When you have several different email accounts, you get different kinds of invasive email — otherwise known on the Mac as Junk, and on most commercial email servers as Spam. I have also noticed, since returning from the Sunshine State, where I did a whirlwind four day tour of relatives, that several of my posts have been hit by something I am told is a Spambot — something that trolls around looking for blogs to invade, and that leaves ambiguous posts that must be intended to entice people to click on the fake blog identity and give up their IP addresses. The spambot’s comments say things like “Wonderful post!” and “Great blog!” Little do they know that on an academic blog, this gives them away immediately — what academic do you know who can confine hirself to 3 words or less in a blog comment?
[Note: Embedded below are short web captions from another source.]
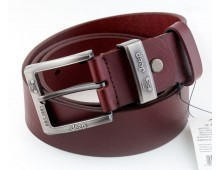 Jeep Genuine Italian Leather Belt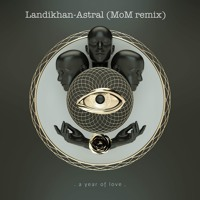 PREMIERE : Landikhan & Niña Indigo - Astral (MoM Remix)[LNDKHN]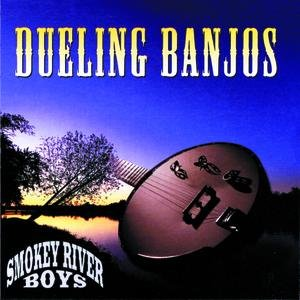 Image for 'Dueling Banjos'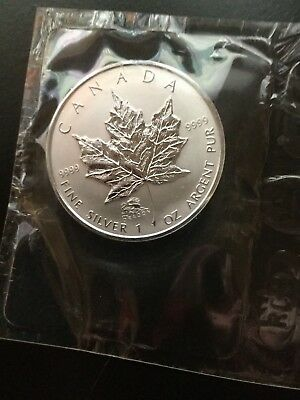2000 1 oz  Silver Canadian Maple leaf Dragon Privy Sealed With COA from the RCM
Huh?
But the spam also differs from account to account. What I have noticed is that on my Zenith account, spam normally advertises fake journals. The other thing it notifies me about are international conferences, that are usually being held in Zagreb or Targovishte, conferences that I am being specially invited to attend for an immediate deposit of only a few hundred dollars (credit cards only, please. Or better yet, a money order!) On my Earthlink account, it is brand-name medications that are being offered by these kind strangers: Viagra, Xanax (Yeah, baby!), Ambien, Cialis. Little do these spammers know that right now, having just gotten off a plane (where I sat next to a woman in pink who sneezed a lot) and having just spent a lovely long weekend with several sick or recovering people (which included an otherwise darling three year old who had light green snot flying out of his nose periodically) what I would really like is a flu shot and some prophylactic erythromycin. And three more days to get ready to teach next week.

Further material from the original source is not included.